Allez j'ai retrouvé les échanges épistolaires avec le principal de l'époque.
Suffit de lire pour comprendre l'histoire.
LETTRE RECOMMANDEE AR du principal
Madame,
J’ai été tenu informé de votre récente intervention auprès de Monsieur ALEMANY, Professeur d'Espagnol de l’établissement que je dirige.
Vous avez en effet contesté les observations faites à votre fille Laureline qui avait été incorrecte à l'égard de son professeur. Votre enfant avait d'ailleurs reconnu son impolitesse et acceptait de présenter des excuses suite à ma demande.
Je tiens à vous exprimer mon étonnement en constatant le soutien que vous avez apporté à Laureline. Cela est préjudiciable à l'action éducatrice menée par le professeur, discrédite l’enseignement d'une discipline indispensable à la poursuite des études et ne contribue pas efficacement à la formation de la personnalité d'une adolescente.
Je vous prie de croire, Madame, à l'assurance de ma considération distinguée.
Le Principal
Serge MARTIN
MA Réponse
Lettre recommandée avec A.R.
Bois-le-Roy, le 03/05/96
Monsieur le Principal,
Votre lettre datée du 2 mai sous la référence SM/MCD/8/11 m'a surprise à plus d'un titre.
La première phrase, déjà: "J'ai été tenu informé de votre récente intervention auprès de M. Alemany...": la tournure de phrase est excellente.

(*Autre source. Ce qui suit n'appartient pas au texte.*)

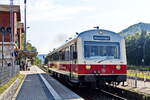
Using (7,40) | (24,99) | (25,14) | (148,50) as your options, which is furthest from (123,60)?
(148,50)

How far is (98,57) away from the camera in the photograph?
16719 mm

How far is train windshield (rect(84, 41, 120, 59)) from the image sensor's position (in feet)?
55.0

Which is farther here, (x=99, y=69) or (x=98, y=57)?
(x=98, y=57)

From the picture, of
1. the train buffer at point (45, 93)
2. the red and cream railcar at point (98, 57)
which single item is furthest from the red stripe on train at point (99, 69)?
the train buffer at point (45, 93)

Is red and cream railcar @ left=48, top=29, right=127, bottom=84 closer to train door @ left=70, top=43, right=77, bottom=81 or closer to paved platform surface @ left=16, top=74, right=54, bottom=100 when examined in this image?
train door @ left=70, top=43, right=77, bottom=81

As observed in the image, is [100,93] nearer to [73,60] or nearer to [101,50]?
[73,60]

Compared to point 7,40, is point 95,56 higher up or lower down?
lower down

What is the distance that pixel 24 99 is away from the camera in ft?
43.8

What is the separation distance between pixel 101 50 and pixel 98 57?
43 centimetres

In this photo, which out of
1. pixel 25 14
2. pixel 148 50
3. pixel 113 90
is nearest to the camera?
pixel 113 90

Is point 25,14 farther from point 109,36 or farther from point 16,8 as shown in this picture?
point 109,36

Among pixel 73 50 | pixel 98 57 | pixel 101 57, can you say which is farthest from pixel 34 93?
pixel 101 57

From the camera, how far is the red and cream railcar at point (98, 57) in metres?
16.4

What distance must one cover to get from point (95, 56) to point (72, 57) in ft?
5.72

J'entends, d'un point de vue humoristique.
Le moins que l'on puisse dire, effectivement, est que vous avez été "informé", puisque, nous trouvant dans la salle des professeurs avec Mme Miot, sa fille aînée, sa fille Gwenaëlle, ma fille Laureline et moi-même ce soir là, vous êtes inopinément arrivé dans cette salle et avez même échangé des mots avec nous.
Etant donné que les circonstances vous ont rendu témoin de la fin de cet entretien avec M. Alemany, on peut dire que l'information était de première main!

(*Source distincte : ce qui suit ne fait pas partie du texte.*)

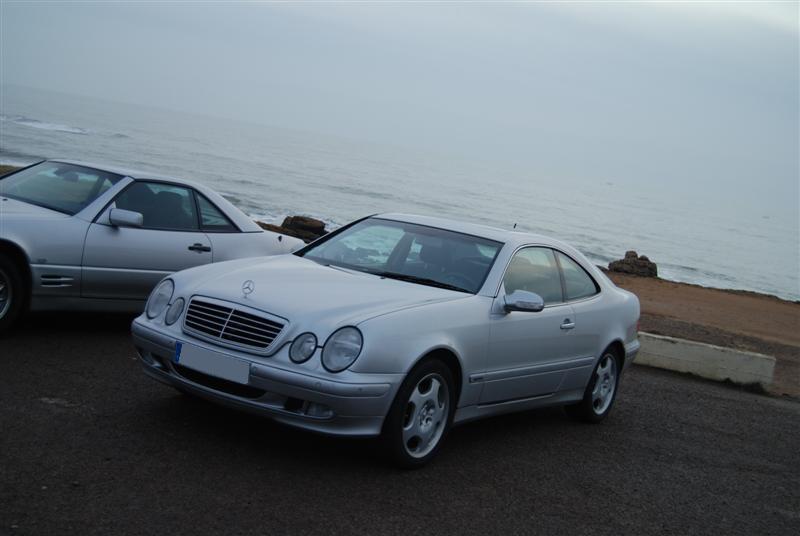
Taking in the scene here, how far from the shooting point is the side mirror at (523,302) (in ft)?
19.2

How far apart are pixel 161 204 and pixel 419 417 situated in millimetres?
4051

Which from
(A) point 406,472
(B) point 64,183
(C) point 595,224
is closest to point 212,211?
(B) point 64,183

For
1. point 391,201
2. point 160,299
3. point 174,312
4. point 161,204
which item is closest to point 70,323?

C'est pourquoi la première phrase de votre lettre me semble teintée d'un grand humour.
A moins que cette formule soit générée par une perte de mémoire de votre part?
Dans ce cas, outre le conseil amical de vous faire prescrire une cure de magnésium, je vais me permettre de vous la rafraîchir:
Le jeudi 4 avril, aux environs de 17 heures 30, vous êtes entré dans la salle des professeurs où se trouvaient les personnes susnommées.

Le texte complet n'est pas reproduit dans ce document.